### Reading passage
···

Hi, I really need help! I am having a crisis of confidence, and I dont seem able to deal with it. I was out with 3 friends a couple of months ago, We'd been for a meal, and my friend Jane was driving. As we left, Jane got into the car, and I stood holding the door for my other two friends to climb in (they are both guys), when suddenly a man leaned right past me, and said to Jane, I just had to tell you, I couldnt help noticing you in the restaurant, you are a very attractive woman, very alluring. He literally brushed past me, it was as if I was invisible. I have no idea why, but I felt suddenly like I was nothing at all. Dont get me wrong, it wasnt that I wanted him to fancy me, I hadnt even seen him, and wouldnt recognise him now if I saw him.

When I was growing up, my mother rarely gave me any praise. She believed that children should be discouraged from vanity. She would often compare me unfavourably to my friends, saying I was plain, or my hair was awful, or my skin sallow or I wasnt talented like other girls, or whatever. She would say, why cant you be more like so and so, she's pretty, or she can sing or some such. One thing that sticks with me is that I was rarely if ever addressed by name, always she, her, that one. If I spoke in conversation, mother would say that no one was interested in anything I had to say. She didnt mean to be cruel. She loved her children, but she thought children should know their place and not 'have ideas of their importance'. As a result I grew up with no self esteem whatsoever.

···

### Supplied information
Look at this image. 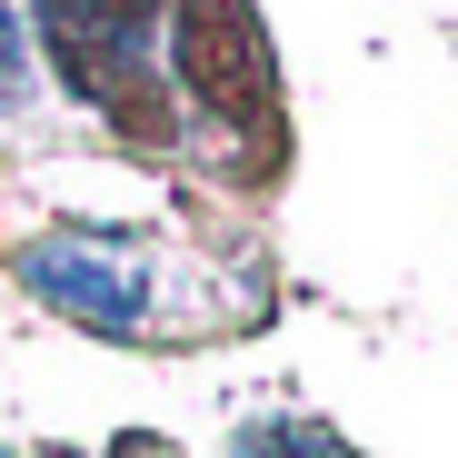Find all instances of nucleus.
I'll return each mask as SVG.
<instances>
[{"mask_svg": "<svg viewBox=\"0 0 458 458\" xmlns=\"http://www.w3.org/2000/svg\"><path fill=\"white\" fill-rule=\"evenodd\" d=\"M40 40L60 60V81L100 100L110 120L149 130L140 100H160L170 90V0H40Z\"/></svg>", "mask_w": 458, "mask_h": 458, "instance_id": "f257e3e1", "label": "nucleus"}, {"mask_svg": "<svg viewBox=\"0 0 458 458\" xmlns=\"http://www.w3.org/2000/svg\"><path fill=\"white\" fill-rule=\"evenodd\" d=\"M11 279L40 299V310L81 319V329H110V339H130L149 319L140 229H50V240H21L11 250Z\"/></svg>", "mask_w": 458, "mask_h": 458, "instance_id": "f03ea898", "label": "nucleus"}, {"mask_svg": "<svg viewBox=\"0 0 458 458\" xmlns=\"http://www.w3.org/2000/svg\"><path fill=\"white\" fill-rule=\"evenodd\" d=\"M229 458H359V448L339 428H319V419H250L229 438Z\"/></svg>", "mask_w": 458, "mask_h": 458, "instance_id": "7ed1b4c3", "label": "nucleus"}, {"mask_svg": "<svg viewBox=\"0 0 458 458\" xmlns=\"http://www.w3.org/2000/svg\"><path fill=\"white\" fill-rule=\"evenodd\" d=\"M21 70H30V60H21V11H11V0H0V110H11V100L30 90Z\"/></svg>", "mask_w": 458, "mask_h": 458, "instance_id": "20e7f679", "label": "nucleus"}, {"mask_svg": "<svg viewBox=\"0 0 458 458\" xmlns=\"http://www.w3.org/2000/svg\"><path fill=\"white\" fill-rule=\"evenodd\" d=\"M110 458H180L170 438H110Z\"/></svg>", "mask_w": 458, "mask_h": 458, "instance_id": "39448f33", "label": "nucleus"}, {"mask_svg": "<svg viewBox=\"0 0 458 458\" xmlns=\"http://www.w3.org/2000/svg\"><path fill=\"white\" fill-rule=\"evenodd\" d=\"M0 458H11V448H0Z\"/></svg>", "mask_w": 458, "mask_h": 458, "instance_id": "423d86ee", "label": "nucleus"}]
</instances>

···

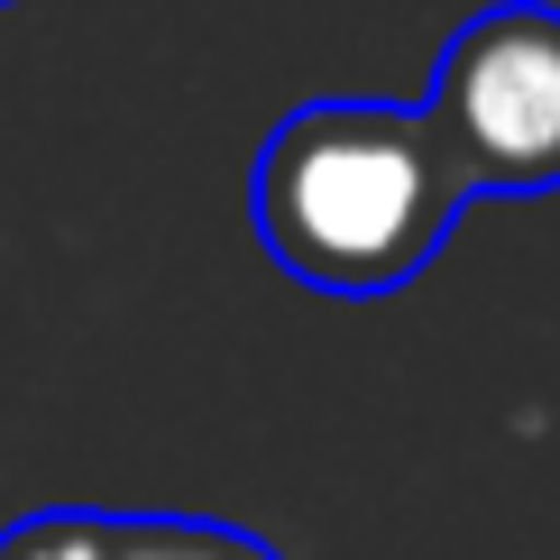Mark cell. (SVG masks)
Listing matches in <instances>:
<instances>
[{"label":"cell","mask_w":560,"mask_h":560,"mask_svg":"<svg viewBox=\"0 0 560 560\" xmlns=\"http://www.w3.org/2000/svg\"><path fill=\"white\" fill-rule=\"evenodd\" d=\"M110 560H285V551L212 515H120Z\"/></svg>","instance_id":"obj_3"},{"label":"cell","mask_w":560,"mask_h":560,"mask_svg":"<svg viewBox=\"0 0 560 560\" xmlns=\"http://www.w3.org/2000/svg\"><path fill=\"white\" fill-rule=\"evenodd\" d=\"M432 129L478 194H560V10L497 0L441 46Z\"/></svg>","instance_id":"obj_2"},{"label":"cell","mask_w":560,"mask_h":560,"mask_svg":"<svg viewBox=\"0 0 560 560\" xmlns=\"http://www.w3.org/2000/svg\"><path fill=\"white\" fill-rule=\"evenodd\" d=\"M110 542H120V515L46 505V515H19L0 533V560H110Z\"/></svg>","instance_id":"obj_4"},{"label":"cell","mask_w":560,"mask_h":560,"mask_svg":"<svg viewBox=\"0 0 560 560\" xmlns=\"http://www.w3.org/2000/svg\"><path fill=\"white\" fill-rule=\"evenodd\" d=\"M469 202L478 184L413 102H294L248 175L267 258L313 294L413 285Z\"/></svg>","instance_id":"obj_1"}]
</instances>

···

### Written instruction
From the post about a crisis of confidence, return the passage starting at "Hi, I really" and ending at "if I saw him.", copied word for word.

### Response to this exercise
Hi, I really need help! I am having a crisis of confidence, and I dont seem able to deal with it. I was out with 3 friends a couple of months ago, We'd been for a meal, and my friend Jane was driving. As we left, Jane got into the car, and I stood holding the door for my other two friends to climb in (they are both guys), when suddenly a man leaned right past me, and said to Jane, I just had to tell you, I couldnt help noticing you in the restaurant, you are a very attractive woman, very alluring. He literally brushed past me, it was as if I was invisible. I have no idea why, but I felt suddenly like I was nothing at all. Dont get me wrong, it wasnt that I wanted him to fancy me, I hadnt even seen him, and wouldnt recognise him now if I saw him.